Exercise requirements:
**a)** Copy the listing of detected damage below word for word, from its opening description through the last box.
**b)** Carry on with the article about the PayPal Money Market Fund closing, beginning right after its final sentence.

Source passage:

▬▬▬

The days are numbered for the PayPal Money Market Fund.

PayPal parent eBay (Nasdaq: EBAY) will shut down the interest-bearing vehicle by the end of next month, as high costs to maintain meager interest-income disbursements are apparently no longer worth it for the marketplace specialist.

Accountholders won't have to do anything when the fund bites the dust. The money will simply be automatically transferred back into the traditional PayPal account balance.

The fund is yielding only a negligible 0.06%, and many PayPal users tend to withdraw their outstanding balances anyway, so this closure probably isn't going to be seen as a big deal. As big as PayPal is, there were only $471 million in assets in the fund as of last week. And running an interest-bearing service like this doesn't come cheap: PayPal was subsidizing most of the 0.87% expense ratio just to keep generating a positive return for its users.

▬▬▬

Material for this exercise:
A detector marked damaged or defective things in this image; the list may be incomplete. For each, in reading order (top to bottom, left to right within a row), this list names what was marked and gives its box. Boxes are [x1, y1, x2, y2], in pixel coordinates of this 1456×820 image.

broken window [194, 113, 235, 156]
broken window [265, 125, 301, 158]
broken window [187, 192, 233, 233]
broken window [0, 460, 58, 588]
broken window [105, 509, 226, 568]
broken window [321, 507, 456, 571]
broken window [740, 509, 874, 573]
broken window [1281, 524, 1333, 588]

▬▬▬

In response:
**a)**
A detector marked damaged or defective things in this image; the list may be incomplete. For each, in reading order (top to bottom, left to right within a row), this list names what was marked and gives its box. Boxes are [x1, y1, x2, y2], in pixel coordinates of this 1456×820 image.

broken window [194, 113, 235, 156]
broken window [265, 125, 301, 158]
broken window [187, 192, 233, 233]
broken window [0, 460, 58, 588]
broken window [105, 509, 226, 568]
broken window [321, 507, 456, 571]
broken window [740, 509, 874, 573]
broken window [1281, 524, 1333, 588]

**b)**
At least PayPal can afford to simply throw in the towel. Charles Schwab (Nasdaq: SCHW) had to absorb more than $200 million in additional money-market management-fee waivers last year. Discount brokers can't afford to ignore the interest-bearing potential of idle balances, even if they don't market the services aggressively.

In other cases, payouts are dwindling. Four years ago, E*TRADE (Nasdaq: ETFC) rolled out its Max-Rate checking account. The discounter promoted the Web-based banking vehicle's 3.25% payout as yielding nine times the 0.36% national average. Today a Max-Rate account yields a mere 0.15%. That's better than nothing, even if the payout rate is nearly nothing.

PayPal doesn't have the competitive pressure one finds among banks and brokers, but that still doesn't mean a shutdown is the right decision. For starters, rates won't stay this low forever. It will be harder to get rolling again once the climate is more inviting.

And more importantly for PayPal, nixing the money market fund will encourage users to drain their accounts dry. At a technology conference four years ago, CEO-at-the-time Meg Whitman alluded to the importance of what was then more than $2 billion sitting in interest-generating PayPal accounts. The yield was much higher at the time, so a lot of people would just let incoming transactions sit in the fund. When they'd go shopping online and see the PayPal logo as a payment option, they'd then turn to their positive balances as found money. That's unlikely to happen now, even though PayPal itself is much larger.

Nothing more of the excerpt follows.